## DESCRIPTION OF THE TASK:
Reproduce word for word the article below about the movie that casts Abraham Lincoln as a vampire hunter.

Abraham Lincoln gets a Hollywood reboot -- as a vampire hunter

Abraham Lincoln is known by many labels. The Great Emancipator. The Rail Splitter. The 16th president. Honest Abe. "That guy on Mt. Rushmore." And the face of the $5 bill.

But this summer he'll be reintroduced to America with a new moniker: "Abraham Lincoln: Vampire Hunter."

20th Century Fox honored Honest Abe on Monday by posting online a trailer for the hotly anticipated summer movie "Abraham Lincoln: Vampire Hunter."

Compare that with -- yawn -- the various ways the rest of the country is honoring the 203rd anniversary of Lincoln's Feb. 12, 1809, birth. Some schools are giving students the day off; some states are shutting down all city, county and state offices; and no doubt the countless memorials and monuments erected nationwide in Lincoln's honor will see increased foot traffic all this week.

"Abraham Lincoln: Vampire Hunter" is a fantasy-fueled horror-thriller that re-engineers Lincoln as a politician who, in his spare time, wields a battle ax in his bid to crush vampires and their slave-owning helpers. Lincoln is also out to avenge his mother's death at the hands of such a supernatural creature.

## DATA:
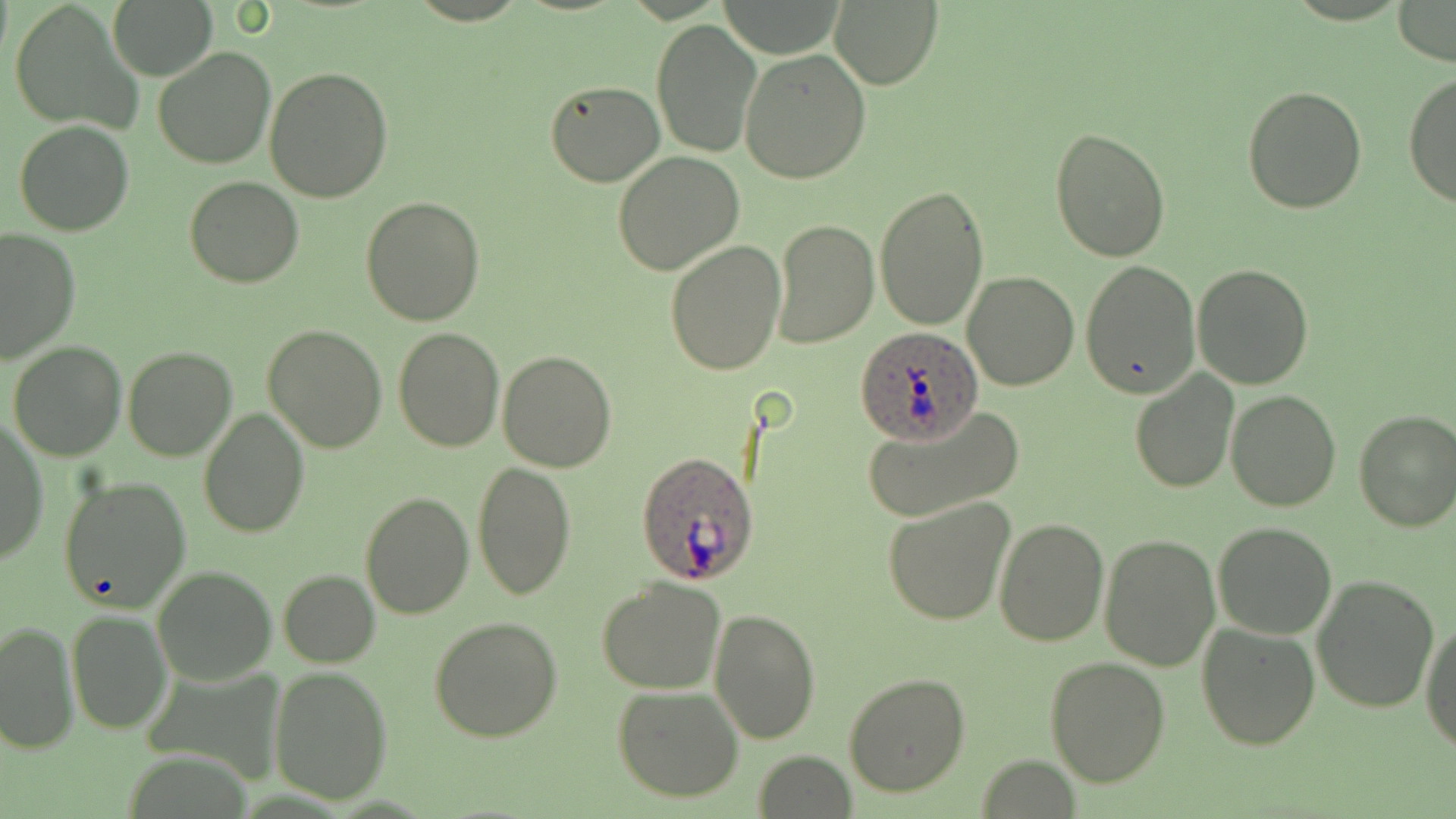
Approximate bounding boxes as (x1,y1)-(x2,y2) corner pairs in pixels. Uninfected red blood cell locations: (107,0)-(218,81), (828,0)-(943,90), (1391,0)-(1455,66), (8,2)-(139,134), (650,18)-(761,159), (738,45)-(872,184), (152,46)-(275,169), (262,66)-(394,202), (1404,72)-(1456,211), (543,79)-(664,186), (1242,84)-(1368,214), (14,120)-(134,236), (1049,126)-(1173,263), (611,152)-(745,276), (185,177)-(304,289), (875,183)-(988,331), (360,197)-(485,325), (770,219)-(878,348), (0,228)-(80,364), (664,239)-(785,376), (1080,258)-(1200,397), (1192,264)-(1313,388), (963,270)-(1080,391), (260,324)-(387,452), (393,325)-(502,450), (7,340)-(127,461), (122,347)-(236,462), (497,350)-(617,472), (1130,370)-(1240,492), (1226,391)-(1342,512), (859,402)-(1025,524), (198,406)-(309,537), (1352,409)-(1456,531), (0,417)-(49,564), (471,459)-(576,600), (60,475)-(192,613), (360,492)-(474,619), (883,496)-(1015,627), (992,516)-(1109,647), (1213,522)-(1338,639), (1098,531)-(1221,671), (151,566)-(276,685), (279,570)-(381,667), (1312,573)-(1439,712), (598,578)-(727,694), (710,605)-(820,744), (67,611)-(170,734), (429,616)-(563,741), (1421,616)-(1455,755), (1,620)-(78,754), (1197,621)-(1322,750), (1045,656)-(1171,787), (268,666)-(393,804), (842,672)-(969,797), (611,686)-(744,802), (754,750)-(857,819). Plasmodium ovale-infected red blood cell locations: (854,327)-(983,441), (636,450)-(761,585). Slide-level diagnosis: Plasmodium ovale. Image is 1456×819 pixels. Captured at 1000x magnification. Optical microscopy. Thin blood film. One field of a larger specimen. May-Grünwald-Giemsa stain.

## SOLUTION TO THIS PROBLEM:
Abraham Lincoln gets a Hollywood reboot -- as a vampire hunter

Abraham Lincoln is known by many labels. The Great Emancipator. The Rail Splitter. The 16th president. Honest Abe. "That guy on Mt. Rushmore." And the face of the $5 bill.

But this summer he'll be reintroduced to America with a new moniker: "Abraham Lincoln: Vampire Hunter."

20th Century Fox honored Honest Abe on Monday by posting online a trailer for the hotly anticipated summer movie "Abraham Lincoln: Vampire Hunter."

Compare that with -- yawn -- the various ways the rest of the country is honoring the 203rd anniversary of Lincoln's Feb. 12, 1809, birth. Some schools are giving students the day off; some states are shutting down all city, county and state offices; and no doubt the countless memorials and monuments erected nationwide in Lincoln's honor will see increased foot traffic all this week.

"Abraham Lincoln: Vampire Hunter" is a fantasy-fueled horror-thriller that re-engineers Lincoln as a politician who, in his spare time, wields a battle ax in his bid to crush vampires and their slave-owning helpers. Lincoln is also out to avenge his mother's death at the hands of such a supernatural creature.